Теперь же предстояло сдавать экзамены. Расскажу, как я «изыскивал пути» на экзамене по ТМ.
Это был самый сложный для меня экзамен, и виноват в этом был Б.Н.Окунев.
Дело в том, что он приказал, чтобы в аудитории было не меньше 4-х досок и к этим доскам вызывал одновременно столько же студентов. Выслушав ответ на 1 - 2 вопроса, он ставил под вопросом на доске какой-то значок и отходил к другому студенту. И так ходил по кругу. Мало того он вступал в дискуссию с баламутами типа Вовки Журко. На это уходило драгоценное для меня время, и оперативная память стремилась к нулю. Надо было что-то предпринимать.
Спасибо защитнику, он исковеркал моё зрение и память, но не тронул сообразительность. Ответив на десяток вопросов и получив под ними оценки - какие-то треугольнички, крестики, нолики, квадратики и т.д., я ждал, когда же профессор снова посетит меня. Он же, как назло, вступил в очередную дискуссию с Журко…
Три часа подошли к концу, и у меня катастрофически стала стираться информация о ТМ. Я судорожно пытался задержать этот процесс, но бесполезно. Мне стало безразлично, сдам ТМ, не сдам – всё, как говорится «пофигу». Я глянул на свою доску, на окуневские значки, и вдруг родилась мысль – отчаянная и наглая.
Подходит Окунев, я же, не давая ему раскрыть рот, бросаюсь в нападение:
- Борис Николаевич, как вы оперируете этими иероглифами, выводя общую оценку? Я уже минут 20 безрезультатно пытаюсь найти ключ к разгадке. Аж голова заболела! Откройте секрет, ради Бога!
Он громогласно засмеялся и сказал:
– Пиши: Крестик - 4,5 , Нолик – 4, Плюсик - 2, Треугольник – 5, Квадратик – 1,5 …(и т.д.)

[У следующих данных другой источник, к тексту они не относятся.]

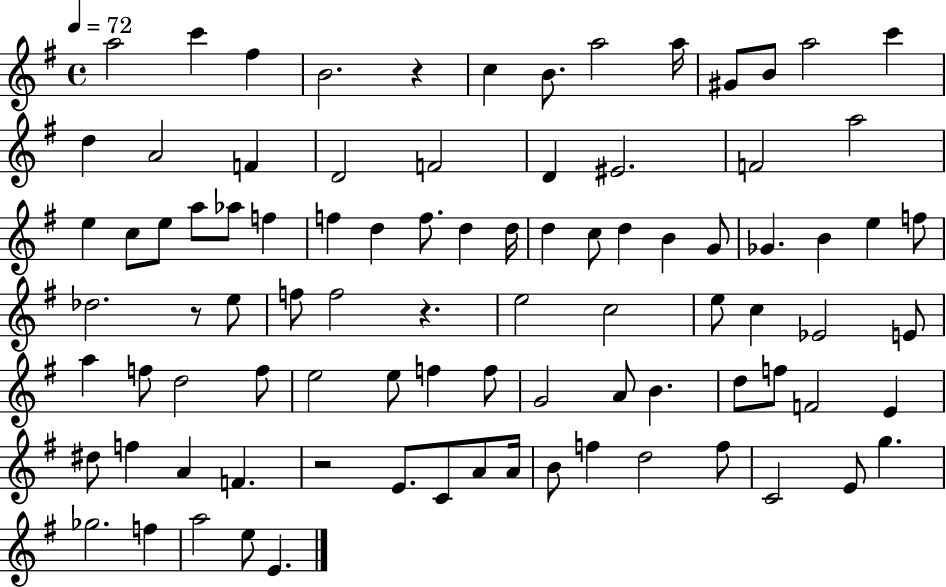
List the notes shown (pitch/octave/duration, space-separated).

A5/h C6/q F#5/q B4/h. R/q C5/q B4/e. A5/h A5/s G#4/e B4/e A5/h C6/q D5/q A4/h F4/q D4/h F4/h D4/q EIS4/h. F4/h A5/h E5/q C5/e E5/e A5/e Ab5/e F5/q F5/q D5/q F5/e. D5/q D5/s D5/q C5/e D5/q B4/q G4/e Gb4/q. B4/q E5/q F5/e Db5/h. R/e E5/e F5/e F5/h R/q. E5/h C5/h E5/e C5/q Eb4/h E4/e A5/q F5/e D5/h F5/e E5/h E5/e F5/q F5/e G4/h A4/e B4/q. D5/e F5/e F4/h E4/q D#5/e F5/q A4/q F4/q. R/h E4/e. C4/e A4/e A4/s B4/e F5/q D5/h F5/e C4/h E4/e G5/q. Gb5/h. F5/q A5/h E5/e E4/q.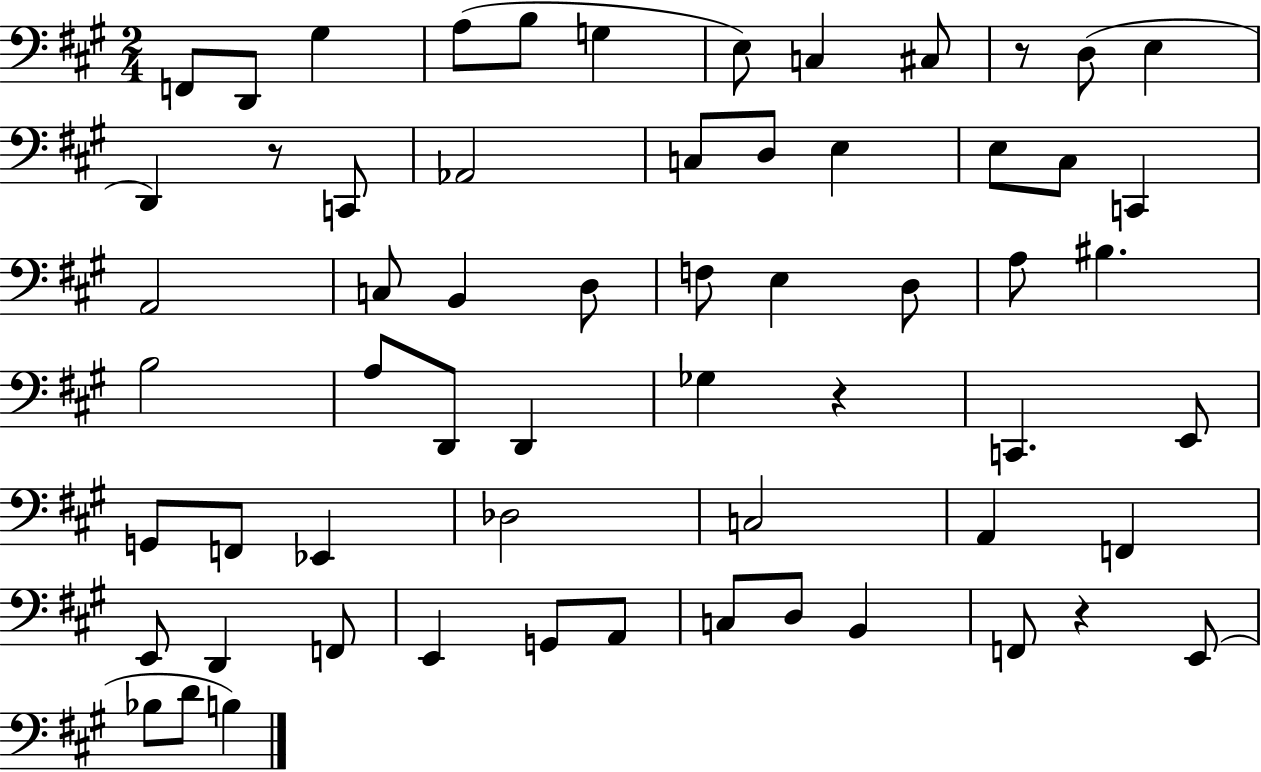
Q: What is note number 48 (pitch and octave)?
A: G2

В это время кто-то его отвлёк от меня, а я, прикинув, что 4 это предел моих мечтаний и стипендия, занялся сложными математическими расчётами при помощи тряпки, мела и комбинирования значками. Задачу себе я поставил трудную, надо вывести себе «скромные» 4,25 за ответы на заданные вопросы и сделать так, чтобы других вопросов он не задавал.

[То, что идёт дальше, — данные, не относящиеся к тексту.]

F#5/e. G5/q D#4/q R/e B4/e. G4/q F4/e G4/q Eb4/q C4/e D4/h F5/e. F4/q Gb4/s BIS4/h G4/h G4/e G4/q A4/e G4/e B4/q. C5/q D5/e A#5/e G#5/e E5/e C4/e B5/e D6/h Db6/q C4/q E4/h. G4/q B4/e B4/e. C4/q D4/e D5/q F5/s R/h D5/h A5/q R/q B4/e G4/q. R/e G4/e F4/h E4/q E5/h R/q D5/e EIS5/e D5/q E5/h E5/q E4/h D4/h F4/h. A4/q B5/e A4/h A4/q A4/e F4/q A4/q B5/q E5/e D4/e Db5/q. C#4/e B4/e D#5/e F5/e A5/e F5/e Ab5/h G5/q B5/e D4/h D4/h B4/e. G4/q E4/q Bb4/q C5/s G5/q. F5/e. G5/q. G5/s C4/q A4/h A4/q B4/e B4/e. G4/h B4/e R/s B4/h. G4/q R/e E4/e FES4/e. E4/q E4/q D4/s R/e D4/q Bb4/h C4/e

Времени на это творчество было мало, 4,25 не получалось, и я остановился на 4,15.
Минуты через три после этих вычислений, ко мне направился Окунев. Когда между нами осталось метра два, я достаточно громко обратился к нему:
- Борис Николаевич, тут какая-то хрень у меня получается – четыре и пятнадцать сотых»…

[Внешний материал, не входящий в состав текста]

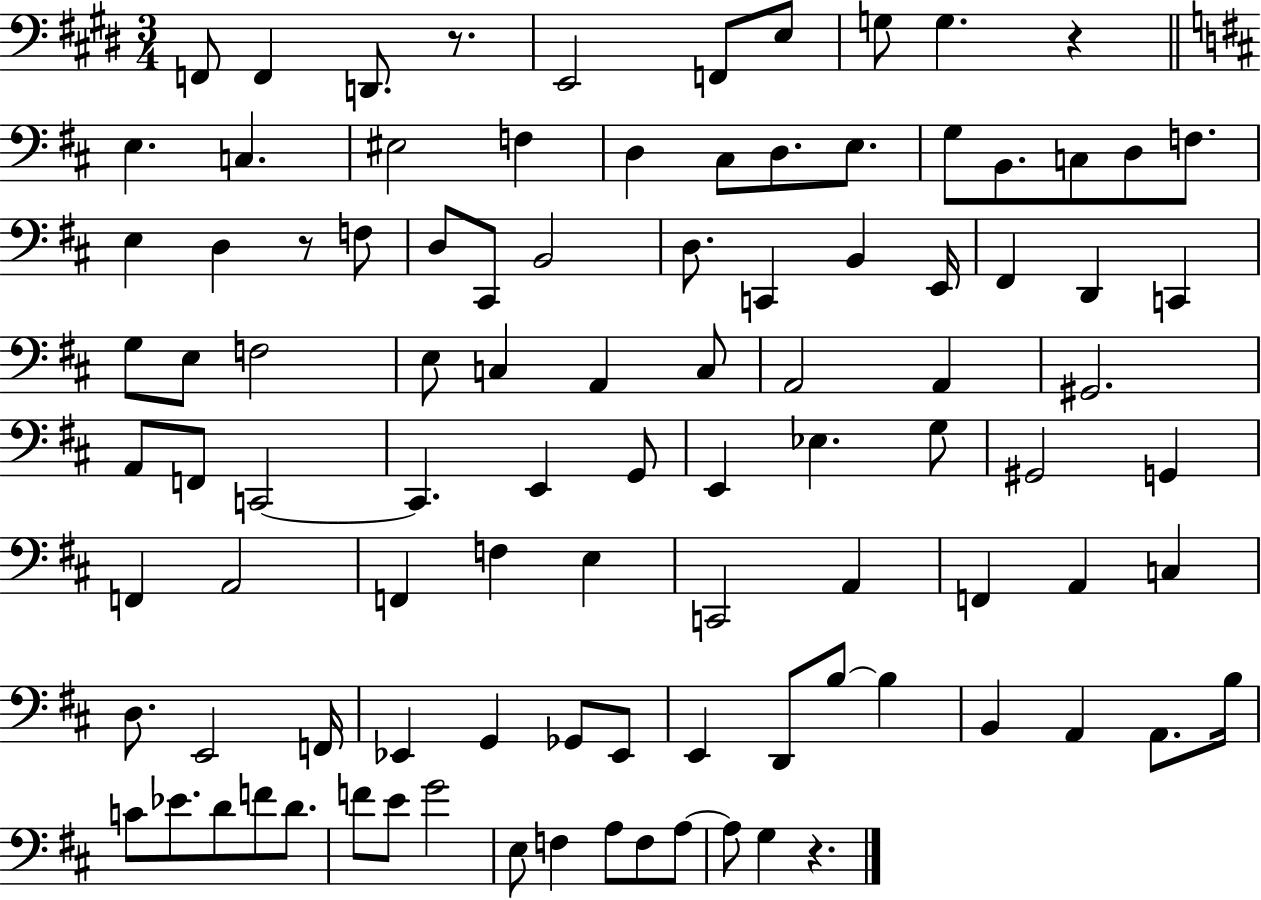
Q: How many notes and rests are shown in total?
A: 99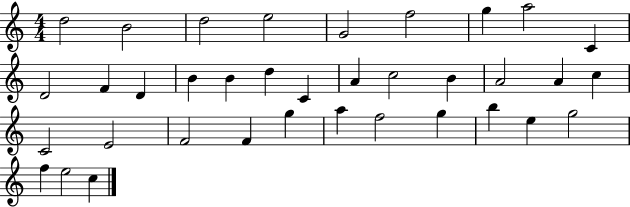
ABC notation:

- Это не хрень молодой человек, а твои реальные знания.
Я придуриваюсь дальше:
- Но 4,15 в зачётке – это несерьёзно!
- Чтобы было серьёзно, надо сделать так: если тебя устраивает четвёрка – я поставлю 4, а если ты хочешь 5, то я обязан задать тебе еще несколько вопросов.
- Борис Николаевич, в целях экономии Вашего драгоценного времени и, учитывая, что большего сегодня я не достоин, прошу пренебречь пятнадцатью сотыми, Бог с ними, четвёрка меня устраивает.
- Давай зачётку, хитрец…
Я получил четвёрку! Надо сказать, что до махинаций со значками, у меня получалось что-то недотягивающее до тройки.
А что имел в виду Б.Н.Окунев, назвав меня хитрецом – для меня осталось тайной за семью печатями. Может быть, он поставил оценку за находчивость, а не за знания? Всё может быть…
P.S. Память у меня окончательно восстановилась к началу 1957 года, т.е. к окончанию института. Близорукость же (-7) к 76 годам превратилась в минус 3 и вместе со мною стремится к нулю.